Measurements in flow: improving cytometry and flow metrology in optofluidic devices

G. Cooksey
National Institute of Standards and Technology,
United States

Keywords: microfluidic, measurements, optofluidic devices


Microfluidic components are critical to many biological and chemical measurement systems. High surface-to-volume ratios and other unique physical properties can be exploited to achieve various useful conditions, but better measurements are needed to determine uncertainties in microscale environments. Microfluidic platforms with integrated optical components offer great promise as robust platforms to interrogate the nature and composition of microflows. We have recently demonstrated an optofluidic measurement system that improves liquid flow measurements more than 10-fold, achieving 5 % uncertainty at 1 nL/min. We are also using these systems to address measurement challenges in flow cytometry. Though flow cytometers can make hundreds of single-cell measurements per second, per-particle measurement uncertainty is difficult to determine because it is confounded by variability in the sample population and flow conditions. To better investigate the measurement process, we have developed a new kind of cytometer that repeats interrogation of objects at multiple points along a flow path. Critically, the independent measurement regions enable direct quantification of uncertainties associated with effects arising from operating conditions. The system was used to determine per-particle uncertainty based on sheath focusing, which enabled study and utilization of inertial effects to reduce measurement variation. We achieved less than 2 % measurement variation per particle with greater than 99.9 % tracking accuracy. Because the system captures a complete profile of objects as they pass through each measurement region, we can further improve recognition and separation of coincidence events (or doublets, which can’t be done conventionally) and study the shape of objects under different flow conditions. More recent improvements in optical components have demonstrated limits of detection in our microcytometer are below conventional flow cytometers. Overall, our systems are addressing important measurement challenges in cytometry, such as separating true population heterogeneity from measurement variation and quantitative classification of sample composition, including rare-event detection.
★ ★ ★
Problem to work on:
Please say whether each statement agrees with the abstract above, answering yes or no and quoting the deciding words. 1. The optofluidic system reached 5 % uncertainty at 1 nL/min. 2. Conventional flow cytometers can separate doublets. 3. The new cytometer measures each object at a single point in the flow path.

(Records from a dataset)
★ ★ ★
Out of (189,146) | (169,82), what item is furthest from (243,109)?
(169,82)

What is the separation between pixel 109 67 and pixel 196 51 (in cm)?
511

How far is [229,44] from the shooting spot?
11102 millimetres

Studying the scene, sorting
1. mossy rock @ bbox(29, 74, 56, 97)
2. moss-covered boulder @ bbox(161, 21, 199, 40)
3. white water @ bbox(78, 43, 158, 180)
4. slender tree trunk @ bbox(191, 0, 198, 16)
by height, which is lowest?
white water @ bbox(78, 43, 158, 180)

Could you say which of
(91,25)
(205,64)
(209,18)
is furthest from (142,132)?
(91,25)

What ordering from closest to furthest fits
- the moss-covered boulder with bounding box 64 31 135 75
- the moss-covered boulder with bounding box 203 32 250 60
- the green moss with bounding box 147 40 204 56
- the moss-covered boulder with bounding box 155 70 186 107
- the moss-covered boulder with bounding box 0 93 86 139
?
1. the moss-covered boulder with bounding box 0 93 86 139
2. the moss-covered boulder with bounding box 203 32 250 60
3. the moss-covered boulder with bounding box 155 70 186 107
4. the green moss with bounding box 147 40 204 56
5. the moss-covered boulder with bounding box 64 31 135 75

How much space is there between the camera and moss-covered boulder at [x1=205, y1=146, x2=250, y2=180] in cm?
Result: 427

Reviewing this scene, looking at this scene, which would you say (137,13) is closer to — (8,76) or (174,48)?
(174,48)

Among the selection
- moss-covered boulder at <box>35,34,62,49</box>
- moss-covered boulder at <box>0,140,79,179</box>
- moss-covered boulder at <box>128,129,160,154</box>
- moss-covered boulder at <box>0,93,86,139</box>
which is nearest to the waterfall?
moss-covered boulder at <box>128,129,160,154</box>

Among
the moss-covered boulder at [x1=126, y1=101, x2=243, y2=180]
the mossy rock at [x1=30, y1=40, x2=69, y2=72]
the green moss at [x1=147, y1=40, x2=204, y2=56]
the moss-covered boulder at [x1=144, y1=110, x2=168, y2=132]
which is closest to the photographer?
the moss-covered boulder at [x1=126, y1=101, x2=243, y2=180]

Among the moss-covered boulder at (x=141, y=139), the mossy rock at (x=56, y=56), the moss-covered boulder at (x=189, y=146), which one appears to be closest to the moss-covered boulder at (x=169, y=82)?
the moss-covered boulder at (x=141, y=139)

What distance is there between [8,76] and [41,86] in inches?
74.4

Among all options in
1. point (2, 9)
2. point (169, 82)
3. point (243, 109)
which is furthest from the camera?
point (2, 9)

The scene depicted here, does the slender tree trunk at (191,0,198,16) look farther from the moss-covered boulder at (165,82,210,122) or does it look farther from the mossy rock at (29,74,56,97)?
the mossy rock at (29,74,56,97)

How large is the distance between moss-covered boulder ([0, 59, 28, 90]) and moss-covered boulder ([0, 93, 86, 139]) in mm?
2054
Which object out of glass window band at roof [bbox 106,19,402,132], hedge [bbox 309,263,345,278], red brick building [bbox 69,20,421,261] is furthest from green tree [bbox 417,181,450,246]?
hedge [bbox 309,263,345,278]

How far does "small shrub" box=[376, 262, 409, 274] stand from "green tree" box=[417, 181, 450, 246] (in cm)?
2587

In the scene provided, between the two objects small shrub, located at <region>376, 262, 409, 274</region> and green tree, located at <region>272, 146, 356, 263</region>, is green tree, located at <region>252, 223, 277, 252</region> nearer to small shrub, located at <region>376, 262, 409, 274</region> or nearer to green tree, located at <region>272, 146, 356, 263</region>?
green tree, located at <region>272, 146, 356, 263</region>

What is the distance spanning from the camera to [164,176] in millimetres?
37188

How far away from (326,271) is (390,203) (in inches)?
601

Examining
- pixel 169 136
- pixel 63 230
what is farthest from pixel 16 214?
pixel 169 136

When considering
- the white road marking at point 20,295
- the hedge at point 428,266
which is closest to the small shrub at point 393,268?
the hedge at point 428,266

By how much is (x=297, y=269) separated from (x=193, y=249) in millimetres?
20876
★ ★ ★
Result:
1. Yes: "achieving 5 % uncertainty at 1 nL/min"
2. No: "(or doublets, which can’t be done conventionally)"
3. No: "repeats interrogation of objects at multiple points along a flow path"